Text section =>
# Epidural in T12/L1 - Whats the correct code?



## momo2 (Aug 8, 2013)

Help,

My doc did an epidural injection in the T12/L1 and I'm not sure if the correct code is 62310 for cerv/thoracic or 62311 for lumbar?

Thanks,


----------



## erjones147 (Aug 8, 2013)

What's the Dx?


----------



## mhstrauss (Aug 8, 2013)

momo2 said:


> Help,
> 
> My doc did an epidural injection in the T12/L1 and I'm not sure if the correct code is 62310 for cerv/thoracic or 62311 for lumbar?
> 
> Thanks,



I've asked the same question previously and was given the advice that "at T12-L1, it is a thoracic nerve root; therefore a cerv/thoracic injection...62310".


Check out this previous thread for more info:

https://www.aapc.com/memberarea/forums/showthread.php?t=72642

Hope this helps!


----------



## aaron.lucas (Aug 9, 2013)

I would be inclined to say the same thing.  The guidelines for other spinal injections state that T12-L1 should be coded with the Cervical/Thoracic code, so logically it would make sense to use 62310 in your case.


----------



## mcnaryk (Aug 9, 2013)

I agree to used 62310 for your case.


----------

Data provided =>
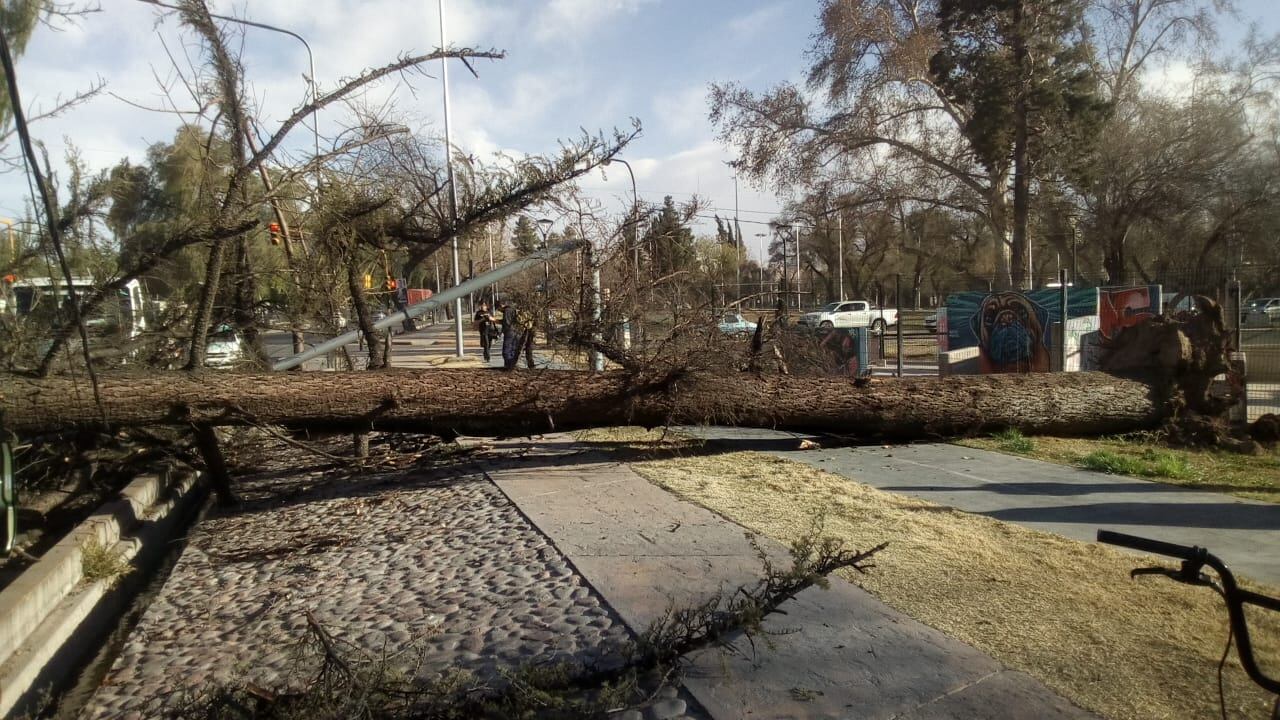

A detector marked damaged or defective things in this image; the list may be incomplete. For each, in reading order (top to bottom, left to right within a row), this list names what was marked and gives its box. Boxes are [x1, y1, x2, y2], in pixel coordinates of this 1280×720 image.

bent metal pole [277, 238, 586, 368]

What is expected => Reproduce the forum thread about coding an epidural injection at T12/L1 word for word, from its title through the last reply.

Answer to this problem =>
# Epidural in T12/L1 - Whats the correct code?



## momo2 (Aug 8, 2013)

Help,

My doc did an epidural injection in the T12/L1 and I'm not sure if the correct code is 62310 for cerv/thoracic or 62311 for lumbar?

Thanks,


----------



## erjones147 (Aug 8, 2013)

What's the Dx?


----------



## mhstrauss (Aug 8, 2013)

momo2 said:


> Help,
> 
> My doc did an epidural injection in the T12/L1 and I'm not sure if the correct code is 62310 for cerv/thoracic or 62311 for lumbar?
> 
> Thanks,



I've asked the same question previously and was given the advice that "at T12-L1, it is a thoracic nerve root; therefore a cerv/thoracic injection...62310".


Check out this previous thread for more info:

https://www.aapc.com/memberarea/forums/showthread.php?t=72642

Hope this helps!


----------



## aaron.lucas (Aug 9, 2013)

I would be inclined to say the same thing.  The guidelines for other spinal injections state that T12-L1 should be coded with the Cervical/Thoracic code, so logically it would make sense to use 62310 in your case.


----------



## mcnaryk (Aug 9, 2013)

I agree to used 62310 for your case.


----------